_Work instructions_.
Give every line in the rows below as a JSON list of strings, one string per line, leaving out blank lines. Include everything from the line containing "Which item, drawn from" down to the end of the rows.

_Source material_.
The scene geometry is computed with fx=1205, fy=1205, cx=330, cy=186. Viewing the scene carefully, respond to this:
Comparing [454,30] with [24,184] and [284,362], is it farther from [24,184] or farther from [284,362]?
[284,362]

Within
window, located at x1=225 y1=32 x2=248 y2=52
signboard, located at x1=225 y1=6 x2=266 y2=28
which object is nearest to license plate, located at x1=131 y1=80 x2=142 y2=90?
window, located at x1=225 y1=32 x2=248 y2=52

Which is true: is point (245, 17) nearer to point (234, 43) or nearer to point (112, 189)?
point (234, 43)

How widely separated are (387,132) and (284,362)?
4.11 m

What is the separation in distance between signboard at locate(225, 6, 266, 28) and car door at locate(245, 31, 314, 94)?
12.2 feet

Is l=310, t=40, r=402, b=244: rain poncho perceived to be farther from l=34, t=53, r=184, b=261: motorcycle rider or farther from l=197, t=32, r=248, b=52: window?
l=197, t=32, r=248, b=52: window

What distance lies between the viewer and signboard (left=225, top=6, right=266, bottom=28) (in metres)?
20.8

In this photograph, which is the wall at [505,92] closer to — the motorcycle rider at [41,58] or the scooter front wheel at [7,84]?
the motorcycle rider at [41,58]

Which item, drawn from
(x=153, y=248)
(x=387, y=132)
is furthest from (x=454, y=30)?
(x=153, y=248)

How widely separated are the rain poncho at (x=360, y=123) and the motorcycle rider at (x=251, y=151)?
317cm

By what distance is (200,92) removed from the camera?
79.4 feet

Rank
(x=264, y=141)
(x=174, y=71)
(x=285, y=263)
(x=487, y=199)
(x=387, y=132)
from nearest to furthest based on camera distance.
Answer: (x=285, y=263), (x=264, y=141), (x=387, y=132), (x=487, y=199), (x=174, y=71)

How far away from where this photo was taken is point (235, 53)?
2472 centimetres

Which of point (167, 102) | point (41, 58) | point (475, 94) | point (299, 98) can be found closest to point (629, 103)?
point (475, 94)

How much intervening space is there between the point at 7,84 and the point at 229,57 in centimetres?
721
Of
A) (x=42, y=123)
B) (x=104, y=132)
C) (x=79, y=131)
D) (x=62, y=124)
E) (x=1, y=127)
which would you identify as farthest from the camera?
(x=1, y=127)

_Response to the task_.
[
  "Which item, drawn from",
  "(x=153, y=248)",
  "(x=387, y=132)",
  "is furthest from (x=454, y=30)?",
  "(x=153, y=248)",
  "How widely separated are the rain poncho at (x=360, y=123) and the motorcycle rider at (x=251, y=151)?",
  "317cm",
  "By what distance is (200,92) removed from the camera?",
  "79.4 feet",
  "Rank",
  "(x=264, y=141)",
  "(x=174, y=71)",
  "(x=285, y=263)",
  "(x=487, y=199)",
  "(x=387, y=132)",
  "from nearest to furthest based on camera distance.",
  "Answer: (x=285, y=263), (x=264, y=141), (x=387, y=132), (x=487, y=199), (x=174, y=71)",
  "How far away from where this photo was taken is point (235, 53)?",
  "2472 centimetres",
  "Which of point (167, 102) | point (41, 58) | point (475, 94) | point (299, 98) can be found closest to point (629, 103)?",
  "point (475, 94)",
  "How much intervening space is there between the point at 7,84 and the point at 229,57 in centimetres?",
  "721",
  "Of",
  "A) (x=42, y=123)",
  "B) (x=104, y=132)",
  "C) (x=79, y=131)",
  "D) (x=62, y=124)",
  "E) (x=1, y=127)",
  "which would you identify as farthest from the camera?",
  "(x=1, y=127)"
]